• _Written request_
Rewrite the records below, changing "damaged or defective things" to "flawed or broken items" wherever it occurs and leaving everything else untouched. Leave the pictures out of your answer.

begin

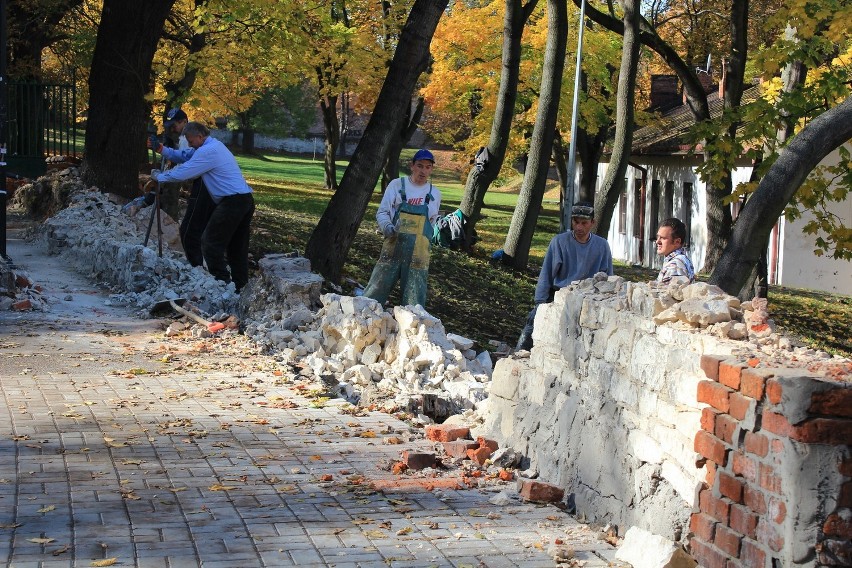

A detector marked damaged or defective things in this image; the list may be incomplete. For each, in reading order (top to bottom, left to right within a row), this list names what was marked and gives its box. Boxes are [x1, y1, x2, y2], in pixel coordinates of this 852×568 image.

broken brick fragment [426, 424, 472, 442]
broken brick fragment [402, 450, 436, 468]
broken brick fragment [440, 442, 480, 460]
broken brick fragment [520, 478, 564, 504]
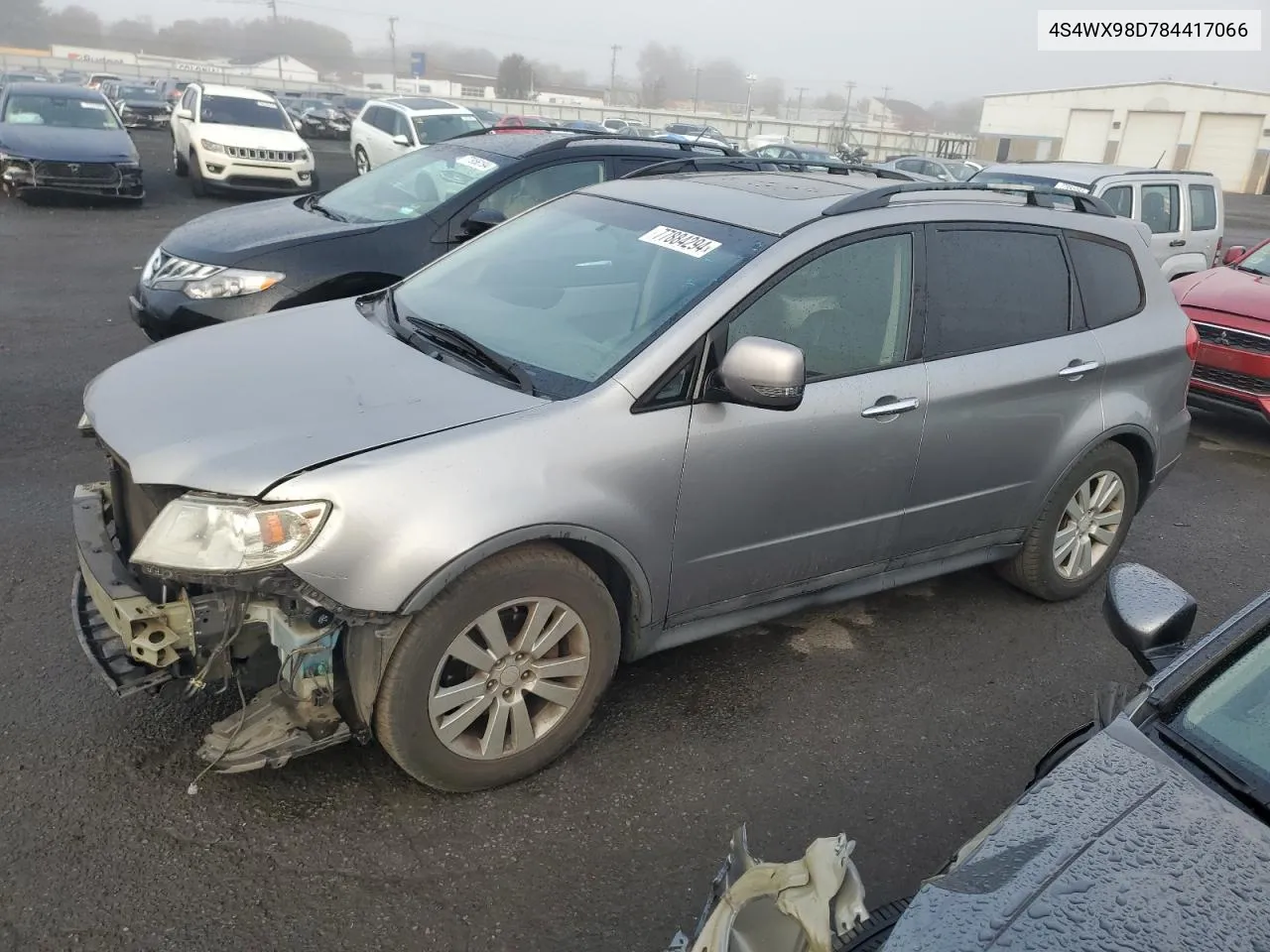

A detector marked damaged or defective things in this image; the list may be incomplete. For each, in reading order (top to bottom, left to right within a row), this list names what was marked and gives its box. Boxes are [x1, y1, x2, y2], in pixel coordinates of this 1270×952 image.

crumpled front bumper [69, 488, 196, 694]
broken headlight assembly [133, 494, 333, 575]
damaged gray suv [74, 168, 1199, 793]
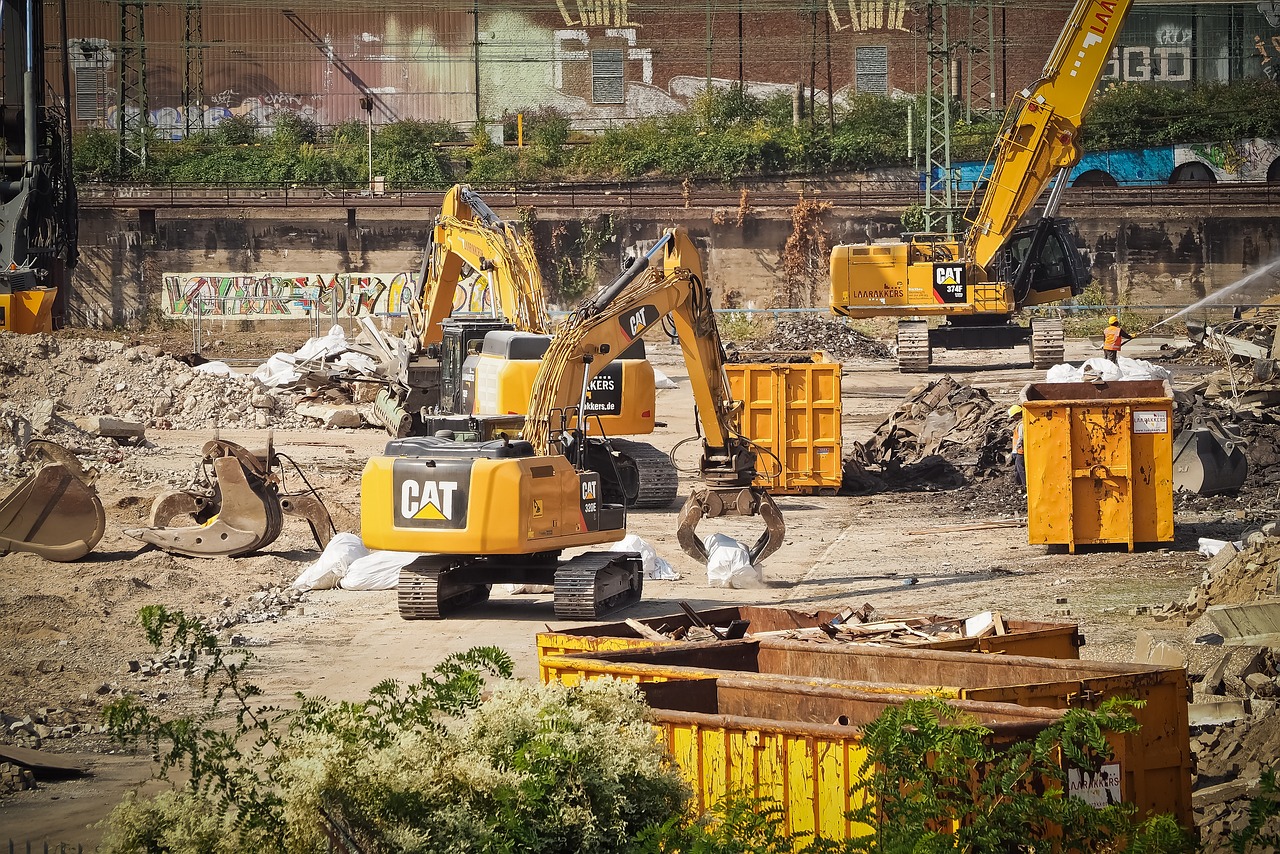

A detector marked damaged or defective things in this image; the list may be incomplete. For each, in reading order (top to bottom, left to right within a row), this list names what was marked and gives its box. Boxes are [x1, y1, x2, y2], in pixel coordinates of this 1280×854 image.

rusty metal container [724, 354, 844, 498]
rusty metal container [1020, 380, 1168, 552]
rusty metal container [536, 608, 1088, 684]
rusty metal container [544, 640, 1192, 828]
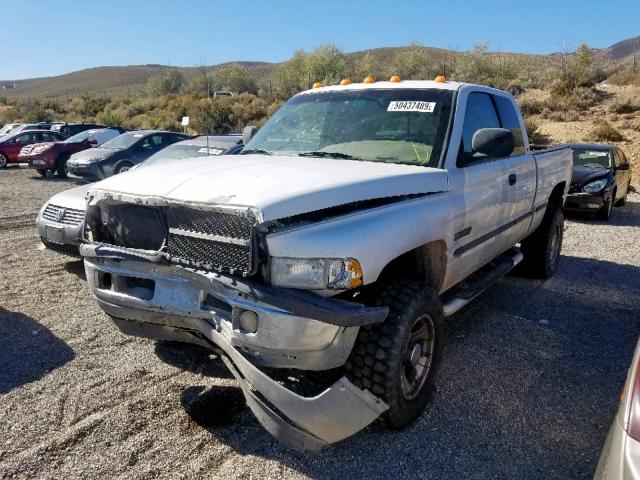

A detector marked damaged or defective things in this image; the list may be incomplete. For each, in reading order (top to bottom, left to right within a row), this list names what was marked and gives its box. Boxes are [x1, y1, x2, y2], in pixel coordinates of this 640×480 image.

end

• _The result_
A detector marked flawed or broken items in this image; the list may be incomplete. For each, in reading order (top to bottom, left to right within a row), this list names what was marked and gives its box. Boxes are [x1, y1, x2, y2], in pixel coordinates of this 852×568 image.

broken brick fragment [426, 424, 472, 442]
broken brick fragment [402, 450, 436, 468]
broken brick fragment [440, 442, 480, 460]
broken brick fragment [520, 478, 564, 504]

A detector marked flawed or broken items in this image; the list may be incomplete. For each, in reading order (top to bottom, left to right within a row), this list names what was marked and gives its box. Boxes are [x1, y1, x2, y2], in pixel coordinates of this 1270×952 image.

crumpled front bumper [69, 488, 196, 694]
broken headlight assembly [133, 494, 333, 575]
damaged gray suv [74, 168, 1199, 793]

A detector marked flawed or broken items in this image; the list may be incomplete. For each, in reading order (top to bottom, left to right within a row), this list names what was marked and gives its box. Boxes are [x1, y1, x2, y2], in pixel coordinates of this 1280×854 image.

rusty metal container [724, 354, 844, 498]
rusty metal container [1020, 380, 1168, 552]
rusty metal container [536, 608, 1088, 684]
rusty metal container [544, 640, 1192, 828]

A detector marked flawed or broken items in this image; the list may be incomplete. For each, in reading order (top to bottom, left to right within a row), this list names what was marked and gives its box. Boxes are [x1, y1, x2, y2], in pixel coordinates of this 640×480 image.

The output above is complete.